By High Rent on 09.28.17 8:17pm
Los Angeles Housing and Community Investment Department (HCIDLA) charges both renters and owners annual fees to run their rent control scam. They charge all kinds of other fees, plus they get our tax money, and any dollar they can get their hands on to keep their bureaucracy bloated with city workers. Meanwhile their managers are raking in the salaries…..and imagine the lifetime pensions we will all pay for!
2016 Total Pay (transparentcalifornia.com)
Rushmore Cervantes $242k
Roberto Aldape $195k
Laura Guglielmo $191k
Luz C Santiago $170k
Abigail R Marquez $134K
Plus dozens and dozens of other city paid employees.
By LA Living on 09.29.17 9:01am
How do I get in on this scam?
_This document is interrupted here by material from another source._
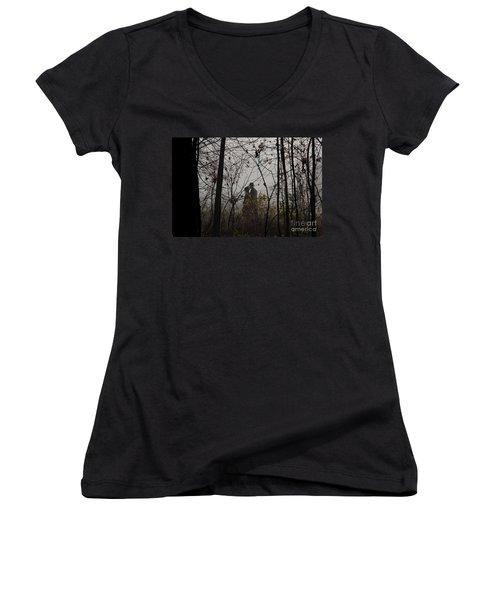 Walking To Church Women's V-Neck T-Shirt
If I’m already doing nothing to solve LA’s housing crisis like these clowns, I’d love to get paid for it!
By disqusted on 09.29.17 12:25pm
Tax on vacant units? lol
By dudeimstarving on 09.29.17 10:05am
How do we remove these bimbos from office?
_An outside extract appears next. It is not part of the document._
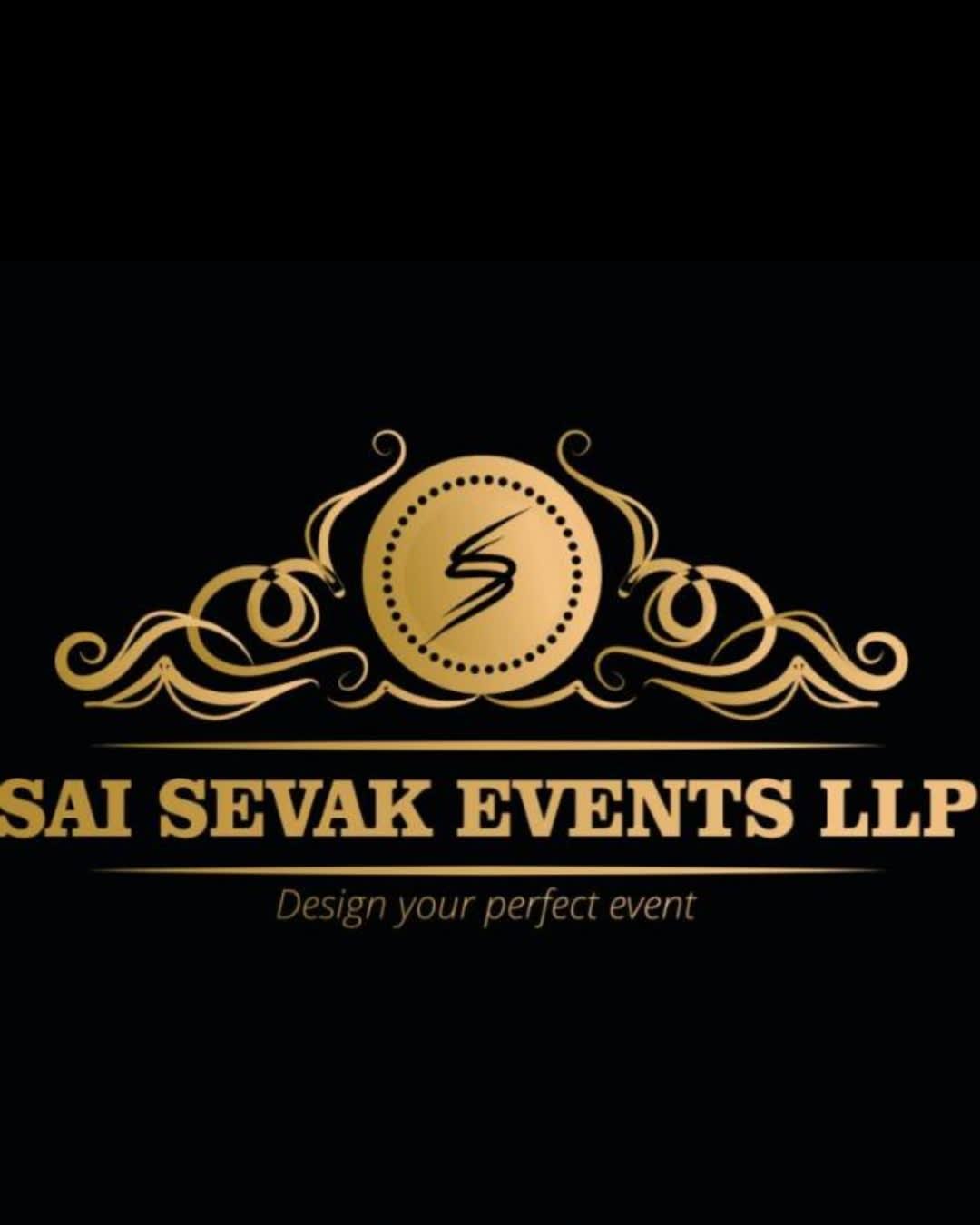 Sai Sevak Events LLP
Eventually they’re going to over-regulate to the point where developers destroy buildings and hold the land out of spite of Los Angeles’ ignorance. Let the free market control prices and stop over regulating development, permits, prices and all the other $@%#* they regulate. If people move, let them move. If people raise prices, let them raise prices and see demand fall for their product. Los Angeles politicians should understand that Rent Control does not work, there are so many studies on it but they’re blinded by the $$$ and tenant advocacy votes.
By kayjay0331 on 09.29.17 2:46pm
You know this is going to pass. Siding with advocacy gives them "for the people" cred.
By savvysearch on 09.29.17 11:41pm
These "Advocates" really burn my ass. All they want is more tax dollars more tax increases, more regulations, more more more. The free market in Cali is totally broken by all these laws and regulations and taxes and fees, you people need to vote out these socialist pro illegal immigrant political hacks and vote in people who will abolish all of the rent control and all of the regulations and taxes and fees so that developers can actually build new housing that is needed. These people are so ignornant to the simple rule of supply and demand, they basicall want free housing paid by taxpayers for illegals and the dirt poor, backdoor wealth redistribution and the political hacks go along with it.